Studio album by E-Type
- Released: 31 October 1994 (Sweden) 30 April 1996 (U.S.)
- Genre: Eurodance
- Length: 43:07
- Label: Stockholm Records 523 930-2 Ils International (U.S.)
- Producer: E-Type; Denniz PoP; Max Martin; John Amatiello; Kristian Lundin;

E-Type chronology
|  | Made in Sweden (1994) | The Explorer (1996) |

= Made in Sweden (album) =

Made in Sweden is the debut studio album by Swedish singer-songwriter E-Type, released by Stockholm Records on 31 October 1994.

Professional ratings
Review scores
| Source | Rating |
| Music & Media | (favorable) |

==Release==
Made in Sweden was promoted with the release of the single "Do You Always (Have to Be Alone)?". It features vocals by singer Nana Hedin and became a top 20 hit in Sweden, peaking at number 13. Another single, "Russian Lullaby", peaked at number 45 in Sweden and number 35 in France.
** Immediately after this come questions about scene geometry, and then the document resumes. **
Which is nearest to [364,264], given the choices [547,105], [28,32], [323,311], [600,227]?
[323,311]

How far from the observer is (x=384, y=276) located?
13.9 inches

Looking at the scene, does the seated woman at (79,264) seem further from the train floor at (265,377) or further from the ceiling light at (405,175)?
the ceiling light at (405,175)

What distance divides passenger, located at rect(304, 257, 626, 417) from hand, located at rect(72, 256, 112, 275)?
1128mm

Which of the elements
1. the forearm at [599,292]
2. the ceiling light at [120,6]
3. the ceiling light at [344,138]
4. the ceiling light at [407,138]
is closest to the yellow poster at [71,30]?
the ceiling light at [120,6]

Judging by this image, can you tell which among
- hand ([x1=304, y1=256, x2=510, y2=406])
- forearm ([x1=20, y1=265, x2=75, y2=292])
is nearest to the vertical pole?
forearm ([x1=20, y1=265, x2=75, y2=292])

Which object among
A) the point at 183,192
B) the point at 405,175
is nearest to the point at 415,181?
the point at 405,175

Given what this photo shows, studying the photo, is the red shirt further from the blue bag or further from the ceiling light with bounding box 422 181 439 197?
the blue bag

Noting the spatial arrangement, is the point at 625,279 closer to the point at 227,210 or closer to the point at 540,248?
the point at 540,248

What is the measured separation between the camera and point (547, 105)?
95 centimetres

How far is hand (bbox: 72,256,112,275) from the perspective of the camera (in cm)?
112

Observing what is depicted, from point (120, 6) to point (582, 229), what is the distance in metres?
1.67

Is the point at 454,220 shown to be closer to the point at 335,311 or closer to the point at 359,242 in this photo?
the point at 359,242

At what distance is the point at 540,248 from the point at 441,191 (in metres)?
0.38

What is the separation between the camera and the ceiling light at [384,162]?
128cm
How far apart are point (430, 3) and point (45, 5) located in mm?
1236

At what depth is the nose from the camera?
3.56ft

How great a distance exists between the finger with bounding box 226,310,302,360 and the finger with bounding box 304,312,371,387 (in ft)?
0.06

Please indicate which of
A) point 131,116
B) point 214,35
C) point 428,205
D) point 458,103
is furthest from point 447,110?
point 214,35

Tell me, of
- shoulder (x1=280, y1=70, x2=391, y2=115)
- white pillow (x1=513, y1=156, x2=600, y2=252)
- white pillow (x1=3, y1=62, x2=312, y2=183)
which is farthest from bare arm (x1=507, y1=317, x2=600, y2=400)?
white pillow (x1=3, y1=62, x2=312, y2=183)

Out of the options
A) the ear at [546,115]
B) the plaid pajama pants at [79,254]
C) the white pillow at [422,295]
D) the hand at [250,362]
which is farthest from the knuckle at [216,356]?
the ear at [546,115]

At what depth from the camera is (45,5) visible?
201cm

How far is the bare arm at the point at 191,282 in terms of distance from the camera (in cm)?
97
The album was nominated in the category for Best Swedish Dance Album 1994 at the 1995 Swedish Dance Music Awards.

==Critical reception==
Pan-European magazine Music & Media wrote, "The country of origin firmly stamped on it means a strong recommendation for top flight Euro product. 'Set the World On Fire' was a summer hit in Sweden; 'This Is the Way' is the current number 1. Long-haired E-Type is surrounded by the proverbial female backup singer(s), but isn't pretending to be a black rapper. With that weird half singing/half speaking voice, he's rather like the Troggs' Reg Presley branching out to dance. The producer's name is a guarantee for Pop sense. Almost blindfolded one can select three more singles: the ragga track 'So Dem Come', the shamelessly Euro number 'Fight Them Back' and the Oriental-flavoured reggae 'When Religion Comes To Town'."

==Track listing==

| No. | Title | Writer(s) | Note(s) | Length |
|---|---|---|---|---|
| 1. | "Made in Sweden" | E-Type | Performed by Mr. Maple | 1:35 |
| 2. | "Set the World on Fire" | E-Type, Mud | Chorus vocals by Nana Hedin | 3:43 |
| 3. | "This Is the Way" | E-Type, Mud | Chorus vocals by Nana Hedin, Jeanette Söderholm and Max Martin | 3:54 |
| 4. | "So dem a com" | E-Type, Mud, Herbie, Chilly White | Chorus vocals by Chilly White and Hanna Wangard | 3:30 |
| 5. | "Fight It Back" | E-Type, Mud | Chorus vocals by Nana Hedin and Max Martin | 3:27 |
| 6. | "Until the End" | E-Type, Mud | Chorus vocals by Nana Hedin, Birgitta Edoff and Max Martin | 3:30 |
| 7. | "When Religion Comes to Town" | E-Type, Mud | Chorus vocals by Charoula | 3:21 |
| 8. | "Will I See You Again?" | E-Type, Mud | Chorus vocals by Nana Hedin | 3:59 |
| 9. | "Do You Always (Have to Be Alone)?" | E-Type | Chorus vocals by Nana Hedin | 4:07 |
| 10. | "Russian Lullaby" | Jonas "Joker" Berggren, E-Type | Chorus vocals by Max Martin, Jonas "Joker" Berggren and Jeanette Söderholm | 3:12 |
| 11. | "Me No Want Miseria (Take Me to the End)" | E-Type, Herbie, Max Martin | Chorus vocals by Nana Hedin | 4:49 |
| 12. | "Set the World Unplugged" | E-Type, Mud | Chorus vocals by Kristina Hansson and Terese Westlund | 4:00 |

==Credits==
- Co-producer – E-Type
- Design [Sleeve] – Mikael P. Eriksson, Reagera, Tomas Perman [D.D.D]
- Executive producer – Denniz Pop
- Lyrics by – E-Type, Mud (3) (tracks: 2 to 8, 10, 12)
- Mastered by – Björn Engelmann
- Music by – E-Type (tracks: 1 to 9, 11, 12)
- Producer – Denniz PoP (tracks: 2 to 5, 11), E-Type (tracks: 1, 7, 10, 12), Max Martin (tracks: 3, 5, 9 to 11)

==Charts==

| Chart (1994) | Peak position |
|---|---|
| French Albums (SNEP) | 10 |
| Swedish Albums (Sverigetopplistan) | 2 |

==Certifications==

| Region | Certification | Certified units/sales |
| France (SNEP) | Gold | 100,000^{*} |
^{*} Sales figures based on certification alone. ^{^} Shipments figures based on certification alone.